Reproduce every line of the material below verbatim, omitting the pictures from your output.

**Visual spatial reasoning items:**
_ _ _ _ _ _ _
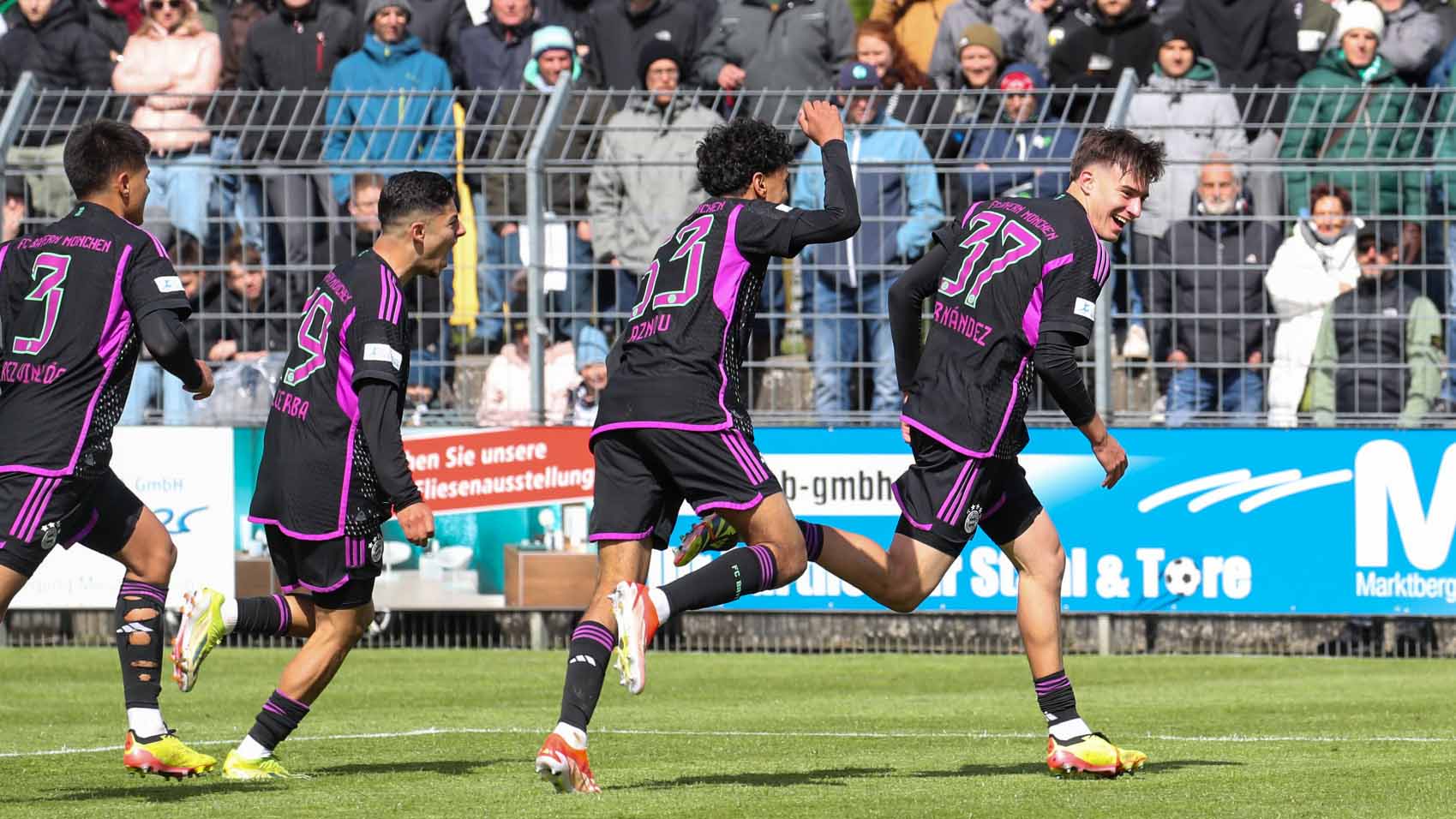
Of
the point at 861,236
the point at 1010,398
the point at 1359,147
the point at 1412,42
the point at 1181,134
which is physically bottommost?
the point at 1010,398

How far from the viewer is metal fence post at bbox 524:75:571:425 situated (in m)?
14.5

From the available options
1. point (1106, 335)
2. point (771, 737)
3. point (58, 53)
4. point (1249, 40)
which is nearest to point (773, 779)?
point (771, 737)

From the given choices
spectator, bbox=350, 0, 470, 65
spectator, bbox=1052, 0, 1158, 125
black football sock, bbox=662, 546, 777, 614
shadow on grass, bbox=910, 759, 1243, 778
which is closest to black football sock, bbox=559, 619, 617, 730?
black football sock, bbox=662, 546, 777, 614

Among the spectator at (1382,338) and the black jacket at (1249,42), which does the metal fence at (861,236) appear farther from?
the black jacket at (1249,42)

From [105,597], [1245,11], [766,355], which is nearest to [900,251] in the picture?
[766,355]

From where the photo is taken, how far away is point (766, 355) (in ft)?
47.1

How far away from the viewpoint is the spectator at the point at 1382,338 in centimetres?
1350

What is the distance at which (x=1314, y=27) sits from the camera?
624 inches

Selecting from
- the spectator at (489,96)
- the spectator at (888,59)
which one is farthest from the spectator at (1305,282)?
the spectator at (489,96)

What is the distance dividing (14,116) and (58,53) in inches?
117

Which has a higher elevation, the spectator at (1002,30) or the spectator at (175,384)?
the spectator at (1002,30)

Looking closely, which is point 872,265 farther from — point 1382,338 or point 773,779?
point 773,779

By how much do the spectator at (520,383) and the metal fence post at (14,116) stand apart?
350 centimetres

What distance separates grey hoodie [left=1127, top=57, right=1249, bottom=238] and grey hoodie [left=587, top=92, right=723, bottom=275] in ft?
9.07
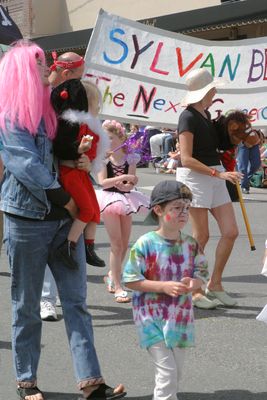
_ _ _ _ _ _ _
**Solution to this task:**
Of
the point at 861,236
the point at 1010,398
the point at 1359,147
the point at 1412,42
the point at 1181,134
which is physically bottommost?
the point at 1010,398

How far from the viewer is metal fence post at bbox 524:75:571:425 situated (in m)?
14.5

From the available options
1. point (1106, 335)
2. point (771, 737)
3. point (58, 53)
4. point (1249, 40)
which is nearest to point (773, 779)?
point (771, 737)

From the given choices
spectator, bbox=350, 0, 470, 65
spectator, bbox=1052, 0, 1158, 125
black football sock, bbox=662, 546, 777, 614
shadow on grass, bbox=910, 759, 1243, 778
which is closest to black football sock, bbox=559, 619, 617, 730?
black football sock, bbox=662, 546, 777, 614

Among the spectator at (1382,338) and the black jacket at (1249,42), which does the metal fence at (861,236) appear farther from?
the black jacket at (1249,42)

From [105,597], [1245,11], [766,355], which is nearest to [900,251] in the picture?
[766,355]

From where the photo is taken, how far away is point (766, 355) (in ft)?
47.1

How far away from the viewpoint is the spectator at the point at 1382,338 in centimetres?
1350

What is the distance at which (x=1314, y=27) sits from the camera?
624 inches

Selecting from
- the spectator at (489,96)
- the spectator at (888,59)
which one is farthest from the spectator at (1305,282)?
the spectator at (489,96)

What is the distance dividing (14,116) and (58,53) in inches?
117

Which has a higher elevation, the spectator at (1002,30) or the spectator at (175,384)?
the spectator at (1002,30)

Looking closely, which is point 872,265 farther from — point 1382,338 or point 773,779?
point 773,779

By how much do the spectator at (520,383) and the metal fence post at (14,116) stand apart?
350 centimetres

What distance separates grey hoodie [left=1127, top=57, right=1249, bottom=238] and grey hoodie [left=587, top=92, right=723, bottom=275] in ft?
9.07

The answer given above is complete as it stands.